> **Task details**:
In the material from the line with "Time of clock at [296,172,314,193]: 12:49" to the line with "Time of clock at [189,129,206,149]: 6:08", change "clock" to "watch" and keep everything else the same. Give only those lines, without the pictures.

> **Dataset**:
----

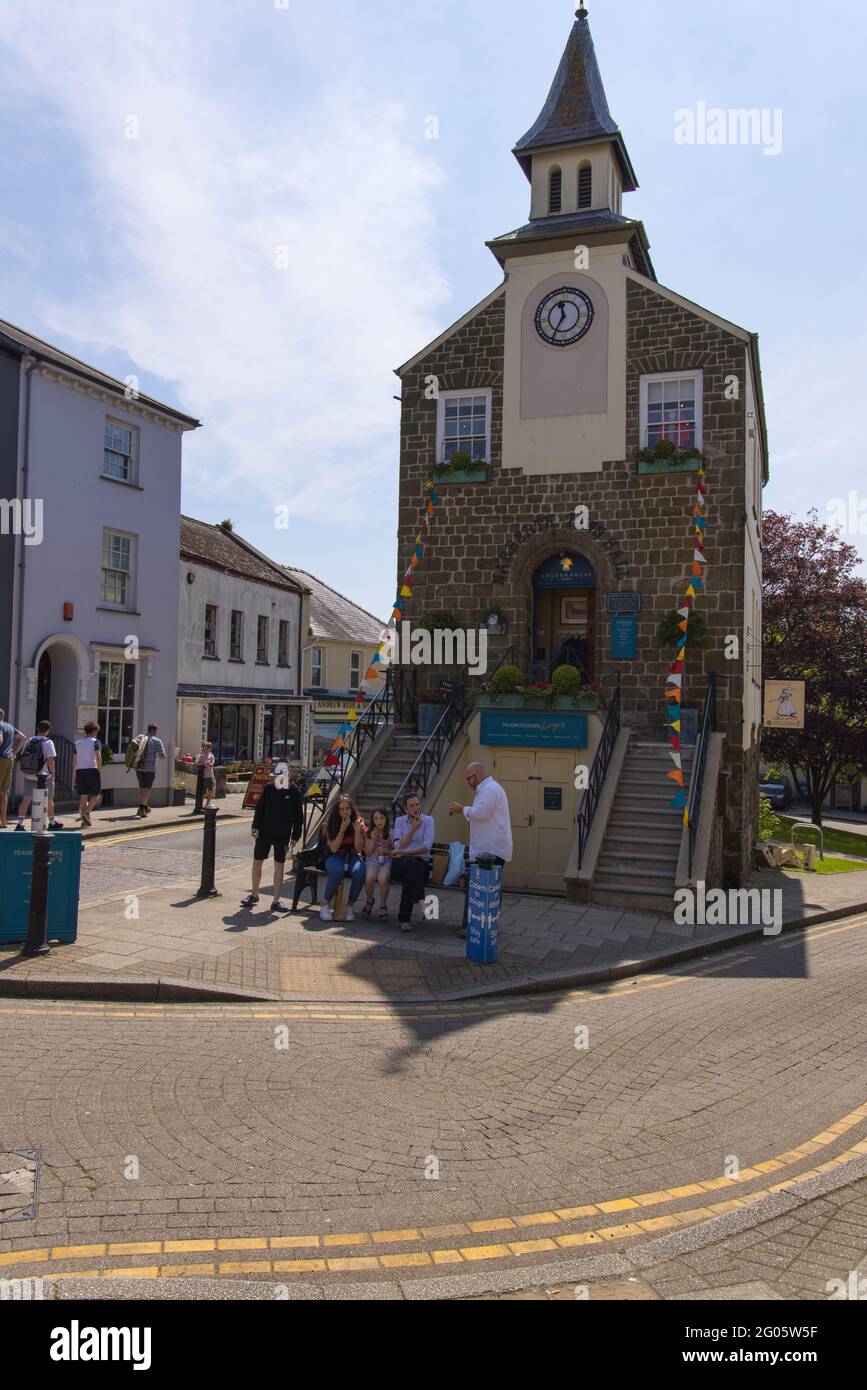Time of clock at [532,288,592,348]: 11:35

----

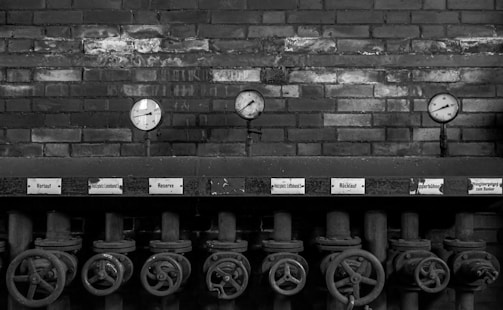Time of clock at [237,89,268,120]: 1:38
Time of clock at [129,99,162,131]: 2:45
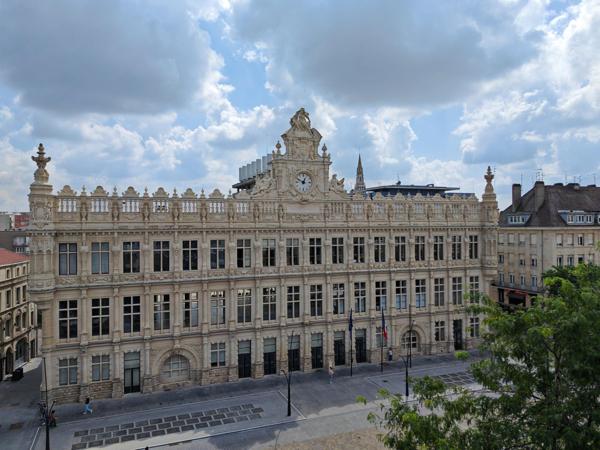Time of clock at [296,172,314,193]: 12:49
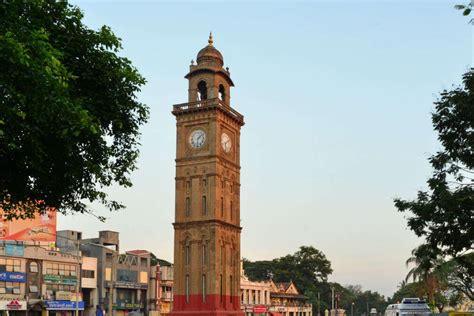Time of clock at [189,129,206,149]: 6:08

----

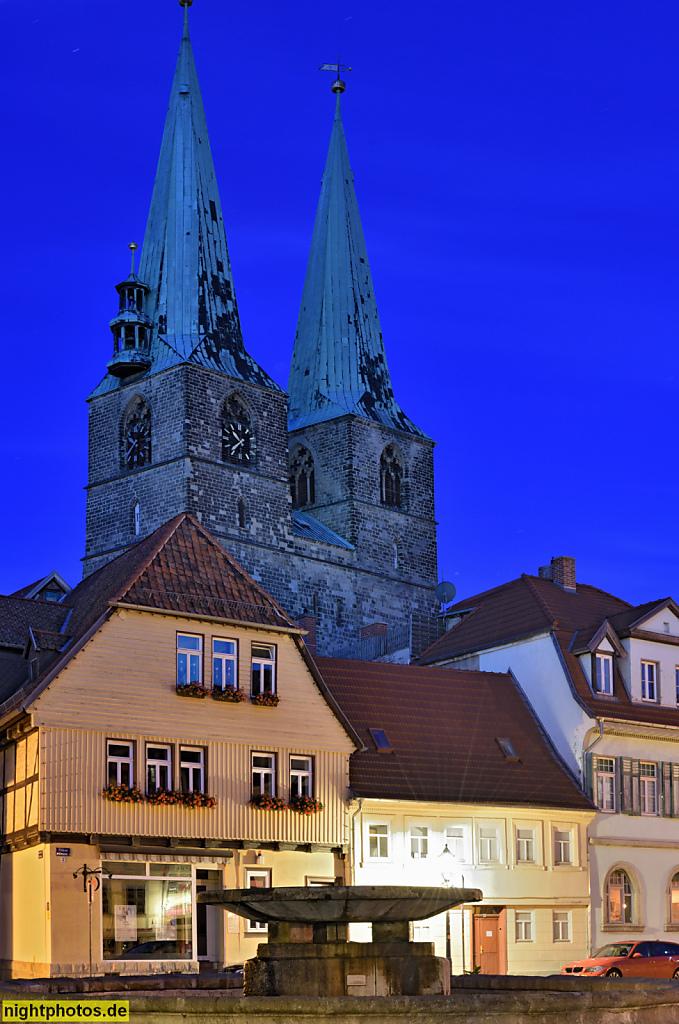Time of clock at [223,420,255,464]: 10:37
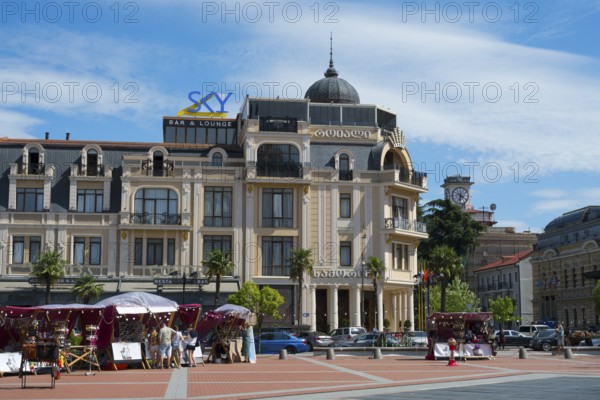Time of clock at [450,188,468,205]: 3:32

----

> **Result for this exercise**:
Time of watch at [296,172,314,193]: 12:49
Time of watch at [189,129,206,149]: 6:08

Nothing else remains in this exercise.